Information about the review is also available.

4. December 2022 and February 2023: Review of the Australian Research Council
submission made 13/12/22 (PDF 205KB)
– participated in an online focus group 24/2/23

Information about the review is also available.

The report of the Review of the Australian Research Council (ARC) has been released.

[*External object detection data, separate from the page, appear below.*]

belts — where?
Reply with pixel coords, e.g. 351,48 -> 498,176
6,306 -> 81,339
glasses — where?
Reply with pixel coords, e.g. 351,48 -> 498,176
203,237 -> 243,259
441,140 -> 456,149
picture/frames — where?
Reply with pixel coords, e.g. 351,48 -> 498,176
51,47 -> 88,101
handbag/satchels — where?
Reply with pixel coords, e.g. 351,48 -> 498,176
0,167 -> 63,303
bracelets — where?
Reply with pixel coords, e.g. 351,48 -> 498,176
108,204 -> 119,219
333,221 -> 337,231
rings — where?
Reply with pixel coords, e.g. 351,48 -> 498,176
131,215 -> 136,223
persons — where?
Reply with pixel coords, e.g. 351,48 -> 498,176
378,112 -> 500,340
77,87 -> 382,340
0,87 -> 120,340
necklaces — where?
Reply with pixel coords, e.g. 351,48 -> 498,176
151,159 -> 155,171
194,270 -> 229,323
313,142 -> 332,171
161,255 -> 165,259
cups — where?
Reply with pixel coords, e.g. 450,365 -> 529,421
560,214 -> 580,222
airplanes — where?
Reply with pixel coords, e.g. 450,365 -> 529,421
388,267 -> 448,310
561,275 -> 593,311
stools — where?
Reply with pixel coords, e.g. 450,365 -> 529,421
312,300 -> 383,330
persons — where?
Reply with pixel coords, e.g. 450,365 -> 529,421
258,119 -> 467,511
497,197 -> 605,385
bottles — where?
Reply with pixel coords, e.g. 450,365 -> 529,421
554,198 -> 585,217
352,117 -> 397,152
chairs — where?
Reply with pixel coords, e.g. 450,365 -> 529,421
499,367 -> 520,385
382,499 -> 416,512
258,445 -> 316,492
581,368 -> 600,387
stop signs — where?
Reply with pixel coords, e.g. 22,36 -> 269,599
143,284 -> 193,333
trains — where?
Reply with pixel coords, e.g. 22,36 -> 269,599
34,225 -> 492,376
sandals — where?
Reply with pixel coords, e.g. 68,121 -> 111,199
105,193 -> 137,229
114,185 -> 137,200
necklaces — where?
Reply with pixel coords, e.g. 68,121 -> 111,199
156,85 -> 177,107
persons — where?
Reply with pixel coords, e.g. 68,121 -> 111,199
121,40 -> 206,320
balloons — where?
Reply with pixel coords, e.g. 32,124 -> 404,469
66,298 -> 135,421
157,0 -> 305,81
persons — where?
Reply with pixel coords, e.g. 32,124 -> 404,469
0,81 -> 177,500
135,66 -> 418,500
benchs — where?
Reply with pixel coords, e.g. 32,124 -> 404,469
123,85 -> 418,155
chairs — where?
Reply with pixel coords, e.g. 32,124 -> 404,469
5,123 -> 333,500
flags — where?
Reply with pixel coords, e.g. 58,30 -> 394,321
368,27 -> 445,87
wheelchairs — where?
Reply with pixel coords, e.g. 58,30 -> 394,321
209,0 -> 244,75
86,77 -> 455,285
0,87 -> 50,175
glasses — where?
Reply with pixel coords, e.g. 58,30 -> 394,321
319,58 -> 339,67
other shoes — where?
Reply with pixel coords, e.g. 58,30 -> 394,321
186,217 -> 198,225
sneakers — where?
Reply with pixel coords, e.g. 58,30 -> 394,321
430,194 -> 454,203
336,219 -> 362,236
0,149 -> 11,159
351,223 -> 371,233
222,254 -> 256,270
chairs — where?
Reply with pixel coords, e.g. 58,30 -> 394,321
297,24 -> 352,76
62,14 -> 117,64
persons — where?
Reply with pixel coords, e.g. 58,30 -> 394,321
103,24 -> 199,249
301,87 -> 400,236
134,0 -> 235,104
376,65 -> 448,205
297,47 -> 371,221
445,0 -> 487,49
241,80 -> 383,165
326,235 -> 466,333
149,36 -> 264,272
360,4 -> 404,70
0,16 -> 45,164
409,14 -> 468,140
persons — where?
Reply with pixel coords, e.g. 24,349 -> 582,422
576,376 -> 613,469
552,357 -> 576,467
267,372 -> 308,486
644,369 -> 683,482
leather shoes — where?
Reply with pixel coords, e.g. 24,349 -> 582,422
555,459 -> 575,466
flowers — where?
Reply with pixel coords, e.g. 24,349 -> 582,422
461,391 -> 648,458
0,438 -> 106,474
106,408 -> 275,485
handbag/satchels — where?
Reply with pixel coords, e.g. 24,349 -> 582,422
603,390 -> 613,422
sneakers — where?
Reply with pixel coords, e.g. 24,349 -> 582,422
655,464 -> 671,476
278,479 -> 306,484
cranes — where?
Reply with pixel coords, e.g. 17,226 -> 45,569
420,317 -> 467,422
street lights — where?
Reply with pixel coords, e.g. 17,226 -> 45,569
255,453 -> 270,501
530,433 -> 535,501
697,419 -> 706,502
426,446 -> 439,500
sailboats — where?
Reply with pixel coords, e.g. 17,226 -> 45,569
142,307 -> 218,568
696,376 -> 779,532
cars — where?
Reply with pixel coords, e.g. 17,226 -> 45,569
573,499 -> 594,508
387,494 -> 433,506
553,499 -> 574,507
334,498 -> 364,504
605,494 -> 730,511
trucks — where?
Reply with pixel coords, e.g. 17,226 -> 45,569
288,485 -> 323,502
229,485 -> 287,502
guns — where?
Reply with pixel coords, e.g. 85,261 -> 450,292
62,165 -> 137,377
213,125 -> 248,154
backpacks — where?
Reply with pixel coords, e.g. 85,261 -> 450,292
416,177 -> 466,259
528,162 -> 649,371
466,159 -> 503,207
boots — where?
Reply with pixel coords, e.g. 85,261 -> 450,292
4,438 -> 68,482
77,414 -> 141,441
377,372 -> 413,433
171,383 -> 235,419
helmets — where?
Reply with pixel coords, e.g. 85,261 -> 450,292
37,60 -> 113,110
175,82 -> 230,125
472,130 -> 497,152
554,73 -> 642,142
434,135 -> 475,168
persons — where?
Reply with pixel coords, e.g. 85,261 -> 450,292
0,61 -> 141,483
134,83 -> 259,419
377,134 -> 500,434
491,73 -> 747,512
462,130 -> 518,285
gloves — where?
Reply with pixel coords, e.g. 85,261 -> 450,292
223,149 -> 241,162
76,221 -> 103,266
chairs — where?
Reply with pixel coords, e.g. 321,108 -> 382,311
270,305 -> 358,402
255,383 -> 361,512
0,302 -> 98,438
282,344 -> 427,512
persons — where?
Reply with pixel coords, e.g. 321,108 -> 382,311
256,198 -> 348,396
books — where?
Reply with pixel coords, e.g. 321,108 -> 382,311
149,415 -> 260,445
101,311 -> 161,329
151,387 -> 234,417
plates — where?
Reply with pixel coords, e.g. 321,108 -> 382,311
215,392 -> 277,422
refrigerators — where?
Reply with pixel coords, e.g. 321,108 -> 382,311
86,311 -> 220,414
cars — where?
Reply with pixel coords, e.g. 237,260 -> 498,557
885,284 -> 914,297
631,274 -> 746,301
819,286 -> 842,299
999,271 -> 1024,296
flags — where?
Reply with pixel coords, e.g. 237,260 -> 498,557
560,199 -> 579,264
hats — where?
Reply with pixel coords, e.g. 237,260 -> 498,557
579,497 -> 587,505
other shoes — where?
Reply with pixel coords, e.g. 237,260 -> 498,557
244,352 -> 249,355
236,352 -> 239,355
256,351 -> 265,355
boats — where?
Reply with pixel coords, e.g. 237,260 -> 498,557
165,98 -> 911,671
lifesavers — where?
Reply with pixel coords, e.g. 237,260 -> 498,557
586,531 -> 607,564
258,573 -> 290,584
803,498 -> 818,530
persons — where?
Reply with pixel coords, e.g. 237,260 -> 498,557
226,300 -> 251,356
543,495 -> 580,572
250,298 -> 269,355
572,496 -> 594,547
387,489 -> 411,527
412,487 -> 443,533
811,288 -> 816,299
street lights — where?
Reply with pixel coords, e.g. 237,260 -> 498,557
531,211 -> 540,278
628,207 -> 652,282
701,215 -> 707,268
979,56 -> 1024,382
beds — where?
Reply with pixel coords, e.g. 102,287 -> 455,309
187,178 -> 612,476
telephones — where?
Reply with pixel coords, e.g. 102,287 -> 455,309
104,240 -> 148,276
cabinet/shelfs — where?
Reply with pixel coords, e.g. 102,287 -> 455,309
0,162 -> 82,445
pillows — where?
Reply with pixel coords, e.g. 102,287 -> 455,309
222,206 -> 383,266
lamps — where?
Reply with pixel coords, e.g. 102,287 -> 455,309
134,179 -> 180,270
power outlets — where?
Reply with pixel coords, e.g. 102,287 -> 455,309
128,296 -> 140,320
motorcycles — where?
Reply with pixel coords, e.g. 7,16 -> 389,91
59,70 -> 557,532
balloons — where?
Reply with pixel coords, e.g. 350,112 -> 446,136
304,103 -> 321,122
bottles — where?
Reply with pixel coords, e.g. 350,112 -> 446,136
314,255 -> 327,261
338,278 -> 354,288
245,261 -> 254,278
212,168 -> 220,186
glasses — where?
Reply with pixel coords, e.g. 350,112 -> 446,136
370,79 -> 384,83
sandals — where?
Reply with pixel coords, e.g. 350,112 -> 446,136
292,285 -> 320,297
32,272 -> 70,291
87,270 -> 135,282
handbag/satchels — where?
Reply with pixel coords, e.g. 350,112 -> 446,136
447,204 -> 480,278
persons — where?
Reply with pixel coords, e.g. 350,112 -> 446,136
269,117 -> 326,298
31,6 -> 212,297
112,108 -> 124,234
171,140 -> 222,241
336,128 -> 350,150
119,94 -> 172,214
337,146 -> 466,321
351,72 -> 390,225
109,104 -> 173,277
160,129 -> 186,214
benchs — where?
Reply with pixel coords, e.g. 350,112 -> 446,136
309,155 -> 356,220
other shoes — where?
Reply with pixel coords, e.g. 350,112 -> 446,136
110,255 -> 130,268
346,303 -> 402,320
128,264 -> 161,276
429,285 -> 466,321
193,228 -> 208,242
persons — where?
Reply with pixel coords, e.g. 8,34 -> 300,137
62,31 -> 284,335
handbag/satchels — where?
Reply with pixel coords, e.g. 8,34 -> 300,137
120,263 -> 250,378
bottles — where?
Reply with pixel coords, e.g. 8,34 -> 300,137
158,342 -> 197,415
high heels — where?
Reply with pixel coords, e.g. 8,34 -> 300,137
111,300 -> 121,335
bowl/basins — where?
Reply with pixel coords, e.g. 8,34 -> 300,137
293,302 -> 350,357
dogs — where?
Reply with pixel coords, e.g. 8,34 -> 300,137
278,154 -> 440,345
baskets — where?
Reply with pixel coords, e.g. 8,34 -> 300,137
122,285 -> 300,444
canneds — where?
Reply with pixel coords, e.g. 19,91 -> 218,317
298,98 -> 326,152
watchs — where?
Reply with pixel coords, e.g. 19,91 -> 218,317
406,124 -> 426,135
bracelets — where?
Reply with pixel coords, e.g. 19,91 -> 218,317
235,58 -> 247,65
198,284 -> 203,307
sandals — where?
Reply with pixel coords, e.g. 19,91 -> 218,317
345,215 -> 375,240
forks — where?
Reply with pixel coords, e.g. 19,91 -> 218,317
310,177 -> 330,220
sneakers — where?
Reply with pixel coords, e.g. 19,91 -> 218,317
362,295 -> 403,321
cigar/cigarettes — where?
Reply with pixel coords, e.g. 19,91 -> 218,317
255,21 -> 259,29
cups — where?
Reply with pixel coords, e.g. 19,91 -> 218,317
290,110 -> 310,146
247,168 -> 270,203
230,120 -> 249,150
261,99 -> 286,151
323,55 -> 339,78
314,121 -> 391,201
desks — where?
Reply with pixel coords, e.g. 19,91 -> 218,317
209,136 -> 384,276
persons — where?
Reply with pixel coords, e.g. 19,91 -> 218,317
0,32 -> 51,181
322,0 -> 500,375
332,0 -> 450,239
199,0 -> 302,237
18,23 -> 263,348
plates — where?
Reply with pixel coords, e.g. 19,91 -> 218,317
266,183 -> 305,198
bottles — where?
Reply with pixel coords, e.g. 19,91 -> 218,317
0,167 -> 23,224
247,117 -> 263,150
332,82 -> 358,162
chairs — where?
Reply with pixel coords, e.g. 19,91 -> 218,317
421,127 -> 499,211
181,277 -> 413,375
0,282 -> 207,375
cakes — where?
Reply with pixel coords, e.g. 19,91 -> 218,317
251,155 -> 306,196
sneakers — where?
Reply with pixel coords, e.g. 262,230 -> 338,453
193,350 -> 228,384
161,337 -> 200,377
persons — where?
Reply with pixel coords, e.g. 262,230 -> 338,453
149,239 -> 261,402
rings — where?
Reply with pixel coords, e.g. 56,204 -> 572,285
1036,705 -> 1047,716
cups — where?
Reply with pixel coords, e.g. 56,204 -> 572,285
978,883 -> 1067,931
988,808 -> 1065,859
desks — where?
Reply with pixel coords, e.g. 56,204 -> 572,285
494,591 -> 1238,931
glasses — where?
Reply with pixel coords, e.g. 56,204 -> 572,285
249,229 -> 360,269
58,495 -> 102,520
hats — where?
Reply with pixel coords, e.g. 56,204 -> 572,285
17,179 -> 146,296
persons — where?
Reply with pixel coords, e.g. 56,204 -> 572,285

Given that the review was focused on the legislative underpinning of the ARC, it is not surprising that interdisciplinary and transdisciplinary research are not mentioned. Regrettably only one of the 14 case studies presented (Case study 10: the Australian origins of global wifi) comes even close to illustrating what working across disciplines can do, mentioning the “highly collaborative, multi-disciplinary approach to solving a profoundly stubborn engineering problem”, bringing together “mathematics, radioastronomy and electrical engineering” (p. 45). None of the cases describe the benefits of bringing in the expertise of stakeholders affected by the problem under investigation, which is a hallmark of transdisciplinary research.

In the Executive Summary (p. 3) the report mentions: “Unsurprisingly, the Panel has received extensive and detailed feedback from a wide range of individuals and stakeholders in relation to both the activities of the ARC and research in Australian universities more generally. The submissions we received, which will be published along with this report, include valuable advice and suggestions outside the scope of this review.” We trust that there will be an opportunity for these submissions, especially those supporting interdisciplinary and transdisciplinary research, to be considered as changes to the ARC are implemented.